Give back the records below exactly, every one, with no pictures.

(Stored data)

#####

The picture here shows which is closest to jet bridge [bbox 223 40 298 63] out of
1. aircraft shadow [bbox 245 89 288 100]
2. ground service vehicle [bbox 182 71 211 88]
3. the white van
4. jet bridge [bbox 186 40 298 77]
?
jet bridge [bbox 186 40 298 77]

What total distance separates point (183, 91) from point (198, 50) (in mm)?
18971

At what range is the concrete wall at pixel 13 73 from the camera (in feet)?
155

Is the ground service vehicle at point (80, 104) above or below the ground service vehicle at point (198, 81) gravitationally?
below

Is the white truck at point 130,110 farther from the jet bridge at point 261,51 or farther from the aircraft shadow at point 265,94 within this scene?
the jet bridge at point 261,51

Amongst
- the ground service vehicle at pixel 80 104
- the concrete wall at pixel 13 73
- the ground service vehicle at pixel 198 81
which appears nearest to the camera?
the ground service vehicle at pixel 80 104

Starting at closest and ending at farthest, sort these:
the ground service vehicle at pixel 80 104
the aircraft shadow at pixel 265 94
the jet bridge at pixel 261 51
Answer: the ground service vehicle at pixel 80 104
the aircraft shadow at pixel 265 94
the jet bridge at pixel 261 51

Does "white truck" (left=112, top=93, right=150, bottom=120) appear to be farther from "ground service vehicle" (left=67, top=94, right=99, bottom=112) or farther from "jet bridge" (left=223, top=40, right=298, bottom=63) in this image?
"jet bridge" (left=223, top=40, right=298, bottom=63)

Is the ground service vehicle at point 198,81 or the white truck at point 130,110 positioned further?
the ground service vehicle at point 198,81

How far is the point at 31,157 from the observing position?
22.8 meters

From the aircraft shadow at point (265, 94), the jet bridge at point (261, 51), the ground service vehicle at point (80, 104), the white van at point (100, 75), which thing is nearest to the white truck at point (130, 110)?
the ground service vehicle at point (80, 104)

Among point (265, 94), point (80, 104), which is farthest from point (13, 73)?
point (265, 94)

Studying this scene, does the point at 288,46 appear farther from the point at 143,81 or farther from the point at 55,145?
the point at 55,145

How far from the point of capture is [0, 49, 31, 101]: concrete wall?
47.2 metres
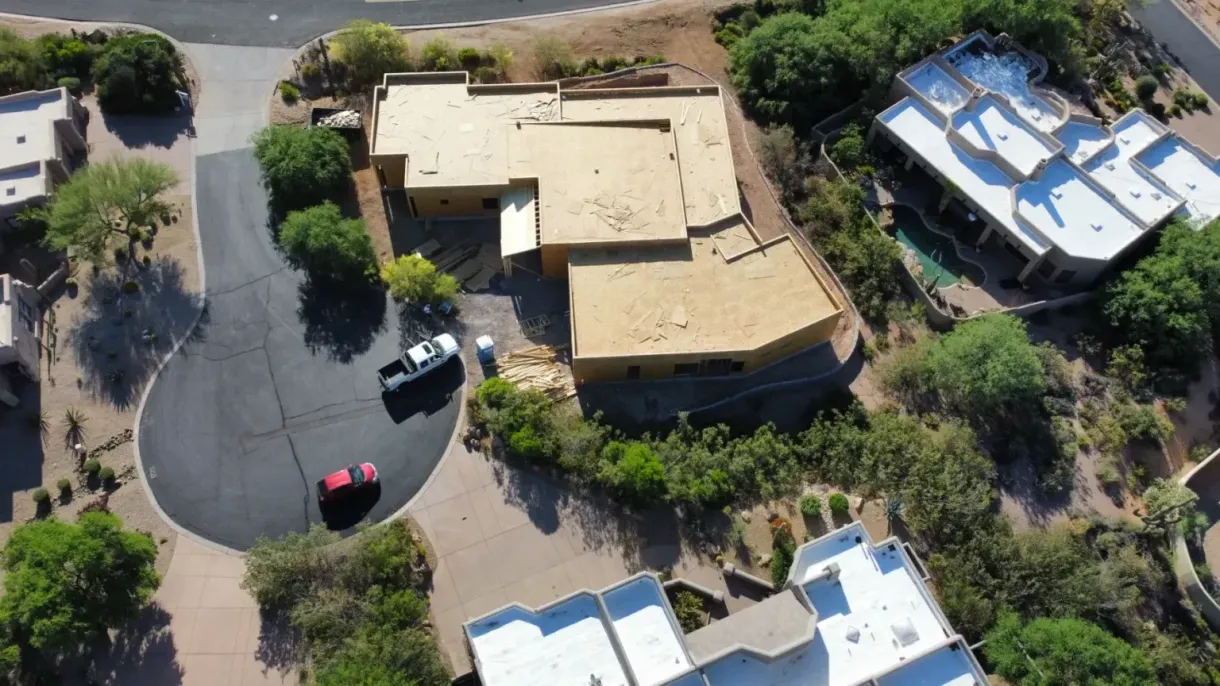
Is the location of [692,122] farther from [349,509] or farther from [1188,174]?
[1188,174]

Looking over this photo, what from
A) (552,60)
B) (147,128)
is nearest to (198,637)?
(147,128)

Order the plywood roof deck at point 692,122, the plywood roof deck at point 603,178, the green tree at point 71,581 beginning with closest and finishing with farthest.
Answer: the green tree at point 71,581, the plywood roof deck at point 603,178, the plywood roof deck at point 692,122

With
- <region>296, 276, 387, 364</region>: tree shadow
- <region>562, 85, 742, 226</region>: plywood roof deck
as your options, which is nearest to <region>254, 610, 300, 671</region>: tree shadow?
<region>296, 276, 387, 364</region>: tree shadow

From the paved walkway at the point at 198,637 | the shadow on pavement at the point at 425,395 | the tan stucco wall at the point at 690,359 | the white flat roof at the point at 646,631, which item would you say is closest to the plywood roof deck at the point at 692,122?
the tan stucco wall at the point at 690,359

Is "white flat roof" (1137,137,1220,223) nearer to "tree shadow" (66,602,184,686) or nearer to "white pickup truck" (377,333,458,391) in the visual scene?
"white pickup truck" (377,333,458,391)

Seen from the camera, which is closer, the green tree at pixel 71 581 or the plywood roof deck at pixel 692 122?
the green tree at pixel 71 581

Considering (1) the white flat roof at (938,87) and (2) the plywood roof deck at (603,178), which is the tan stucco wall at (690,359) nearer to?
(2) the plywood roof deck at (603,178)
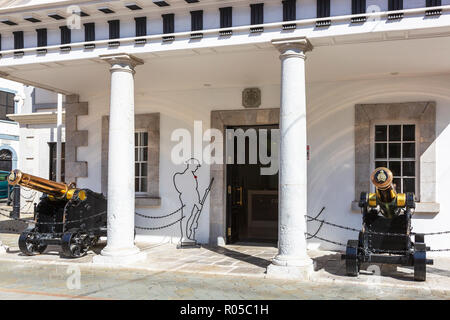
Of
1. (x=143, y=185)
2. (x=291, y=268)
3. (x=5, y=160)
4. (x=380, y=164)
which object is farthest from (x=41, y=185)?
(x=5, y=160)

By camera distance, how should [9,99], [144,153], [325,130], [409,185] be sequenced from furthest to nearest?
[9,99]
[144,153]
[325,130]
[409,185]

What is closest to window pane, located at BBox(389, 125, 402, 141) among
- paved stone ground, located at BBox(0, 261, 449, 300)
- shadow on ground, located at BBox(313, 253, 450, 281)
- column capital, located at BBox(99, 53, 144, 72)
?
shadow on ground, located at BBox(313, 253, 450, 281)

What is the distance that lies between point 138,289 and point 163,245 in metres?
4.31

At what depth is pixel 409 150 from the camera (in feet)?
33.7

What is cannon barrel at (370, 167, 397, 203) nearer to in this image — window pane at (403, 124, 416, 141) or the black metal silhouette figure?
window pane at (403, 124, 416, 141)

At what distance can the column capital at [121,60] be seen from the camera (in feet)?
29.4

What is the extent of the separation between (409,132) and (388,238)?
3.22 meters

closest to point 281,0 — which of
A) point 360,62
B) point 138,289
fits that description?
point 360,62

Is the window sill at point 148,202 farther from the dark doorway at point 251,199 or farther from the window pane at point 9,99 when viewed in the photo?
the window pane at point 9,99

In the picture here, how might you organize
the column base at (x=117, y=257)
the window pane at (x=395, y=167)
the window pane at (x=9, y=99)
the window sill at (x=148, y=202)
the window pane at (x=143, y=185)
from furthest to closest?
the window pane at (x=9, y=99) → the window pane at (x=143, y=185) → the window sill at (x=148, y=202) → the window pane at (x=395, y=167) → the column base at (x=117, y=257)

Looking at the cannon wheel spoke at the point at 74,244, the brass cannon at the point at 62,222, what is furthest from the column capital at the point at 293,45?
the cannon wheel spoke at the point at 74,244

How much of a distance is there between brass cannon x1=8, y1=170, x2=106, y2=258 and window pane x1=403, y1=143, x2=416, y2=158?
6.74 meters

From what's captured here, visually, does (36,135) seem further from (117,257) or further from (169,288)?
(169,288)

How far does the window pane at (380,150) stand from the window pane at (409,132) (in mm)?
451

#####

* Response for this exercise *
The picture here shows which is closest to jet bridge [bbox 223 40 298 63] out of
1. aircraft shadow [bbox 245 89 288 100]
2. ground service vehicle [bbox 182 71 211 88]
3. the white van
4. jet bridge [bbox 186 40 298 77]
?
jet bridge [bbox 186 40 298 77]

What total distance separates point (183, 91) from point (198, 50) (in mm)?
18971

At what range is the concrete wall at pixel 13 73 from the camera (in feet)?
155

Is the ground service vehicle at point (80, 104) above or below the ground service vehicle at point (198, 81) gravitationally?
below

Is the white truck at point 130,110 farther from the jet bridge at point 261,51 or farther from the aircraft shadow at point 265,94 within this scene?
the jet bridge at point 261,51

Amongst
- the ground service vehicle at pixel 80 104
- the concrete wall at pixel 13 73
- the ground service vehicle at pixel 198 81
which appears nearest to the camera?
the ground service vehicle at pixel 80 104

Starting at closest and ending at farthest, sort these:
the ground service vehicle at pixel 80 104
the aircraft shadow at pixel 265 94
the jet bridge at pixel 261 51
Answer: the ground service vehicle at pixel 80 104
the aircraft shadow at pixel 265 94
the jet bridge at pixel 261 51

Does "white truck" (left=112, top=93, right=150, bottom=120) appear to be farther from "ground service vehicle" (left=67, top=94, right=99, bottom=112) or farther from "jet bridge" (left=223, top=40, right=298, bottom=63) in this image?
"jet bridge" (left=223, top=40, right=298, bottom=63)

Is the ground service vehicle at point 198,81 or the white truck at point 130,110 positioned further?
the ground service vehicle at point 198,81

How far is the point at 31,157 from the observing position?
22.8 meters

From the aircraft shadow at point (265, 94), the jet bridge at point (261, 51), the ground service vehicle at point (80, 104), the white van at point (100, 75), which thing is nearest to the white truck at point (130, 110)?
the ground service vehicle at point (80, 104)

Among point (265, 94), point (80, 104), which is farthest from point (13, 73)?
point (265, 94)

Studying this scene, does the point at 288,46 appear farther from the point at 143,81 or farther from the point at 55,145?
the point at 55,145

How far from the point of capture is [0, 49, 31, 101]: concrete wall?
47.2 metres
Is the location of [692,122] farther from [349,509] or farther from [1188,174]?
[1188,174]

Looking over this photo, what from
A) (552,60)
B) (147,128)
is nearest to (198,637)?
(147,128)

Order the plywood roof deck at point 692,122, the plywood roof deck at point 603,178, the green tree at point 71,581 beginning with closest and finishing with farthest.
Answer: the green tree at point 71,581, the plywood roof deck at point 603,178, the plywood roof deck at point 692,122

With
- <region>296, 276, 387, 364</region>: tree shadow
- <region>562, 85, 742, 226</region>: plywood roof deck
as your options, which is nearest to <region>254, 610, 300, 671</region>: tree shadow?
<region>296, 276, 387, 364</region>: tree shadow

From the paved walkway at the point at 198,637 | the shadow on pavement at the point at 425,395 | the tan stucco wall at the point at 690,359 | the white flat roof at the point at 646,631, which item would you say is closest to the plywood roof deck at the point at 692,122?
the tan stucco wall at the point at 690,359

Is "white flat roof" (1137,137,1220,223) nearer to "tree shadow" (66,602,184,686) or nearer to "white pickup truck" (377,333,458,391) in the visual scene?
"white pickup truck" (377,333,458,391)

Seen from the camera, which is closer, the green tree at pixel 71 581 or the plywood roof deck at pixel 692 122?
the green tree at pixel 71 581

Considering (1) the white flat roof at (938,87) and (2) the plywood roof deck at (603,178), which is the tan stucco wall at (690,359) nearer to?
(2) the plywood roof deck at (603,178)
Of
1. (x=143, y=185)
2. (x=291, y=268)
3. (x=5, y=160)
4. (x=380, y=164)
which object is farthest from (x=41, y=185)?
(x=5, y=160)

By camera distance, how should [9,99], [144,153], [325,130], [409,185] be sequenced from furthest to nearest?
[9,99]
[144,153]
[325,130]
[409,185]

What is closest to window pane, located at BBox(389, 125, 402, 141) among
- paved stone ground, located at BBox(0, 261, 449, 300)
- shadow on ground, located at BBox(313, 253, 450, 281)
- column capital, located at BBox(99, 53, 144, 72)
?
shadow on ground, located at BBox(313, 253, 450, 281)

What is the distance that lies between point 138,289 and point 163,245 in metres?
4.31

At what depth is pixel 409 150 from the camera (in feet)?
33.7

What is cannon barrel at (370, 167, 397, 203) nearer to in this image — window pane at (403, 124, 416, 141) or the black metal silhouette figure?
window pane at (403, 124, 416, 141)

At what distance can the column capital at [121,60] be seen from the camera (in feet)?
29.4

What is the extent of the separation between (409,132) and (388,238)?
3.22 meters

closest to point 281,0 — which of
A) point 360,62
B) point 138,289
fits that description?
point 360,62

Is the window sill at point 148,202 farther from the dark doorway at point 251,199 or farther from the window pane at point 9,99 when viewed in the photo?
the window pane at point 9,99

In the picture here, how might you organize
the column base at (x=117, y=257)
the window pane at (x=395, y=167)
the window pane at (x=9, y=99)
the window sill at (x=148, y=202)
the window pane at (x=143, y=185)
from furthest to closest?
the window pane at (x=9, y=99) → the window pane at (x=143, y=185) → the window sill at (x=148, y=202) → the window pane at (x=395, y=167) → the column base at (x=117, y=257)

Looking at the cannon wheel spoke at the point at 74,244, the brass cannon at the point at 62,222, what is furthest from the column capital at the point at 293,45?
the cannon wheel spoke at the point at 74,244

How much of a distance is there between brass cannon x1=8, y1=170, x2=106, y2=258 and window pane x1=403, y1=143, x2=416, y2=158?
6.74 meters

From what's captured here, visually, does (36,135) seem further from (117,257) or further from (169,288)?
(169,288)

How far does the window pane at (380,150) stand from the window pane at (409,132) (in mm)?
451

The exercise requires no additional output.